───── Provided data

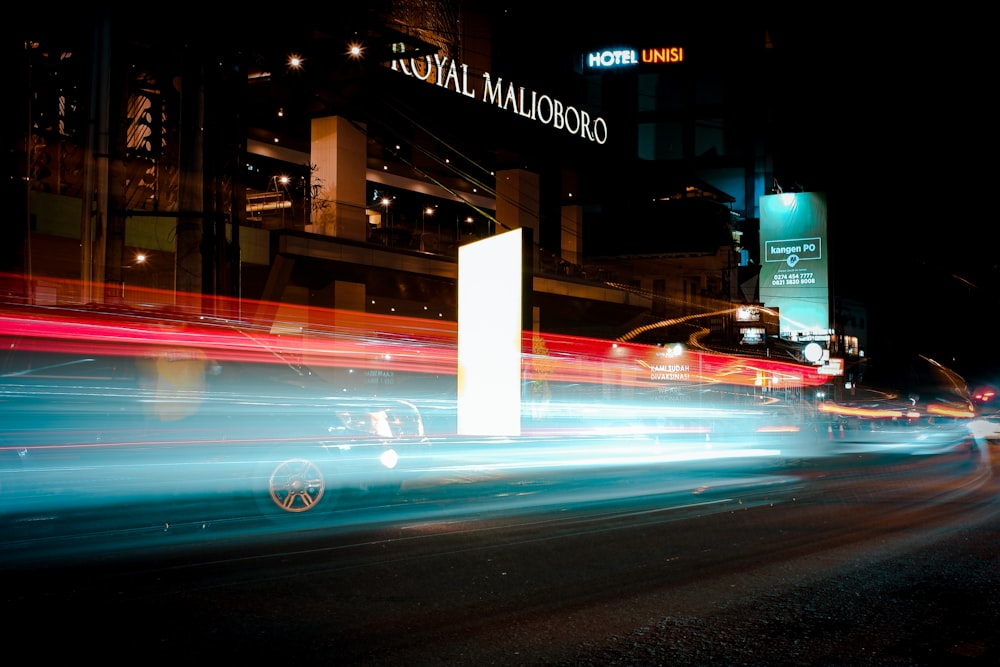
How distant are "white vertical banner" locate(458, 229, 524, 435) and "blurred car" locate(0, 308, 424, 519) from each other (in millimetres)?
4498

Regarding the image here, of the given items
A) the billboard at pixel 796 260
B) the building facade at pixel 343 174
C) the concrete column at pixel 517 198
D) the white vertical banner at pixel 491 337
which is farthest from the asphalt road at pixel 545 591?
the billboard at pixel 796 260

──────────

- [Goal]:
Repeat the lines from the one containing "Regarding the image here, of the given items" through the end of the lines, replacing "concrete column" with "stone pillar" and leaving everything else unchanged.

- [Answer to this problem]:
Regarding the image here, of the given items
A) the billboard at pixel 796 260
B) the building facade at pixel 343 174
C) the stone pillar at pixel 517 198
D) the white vertical banner at pixel 491 337
which is farthest from the asphalt road at pixel 545 591?
the billboard at pixel 796 260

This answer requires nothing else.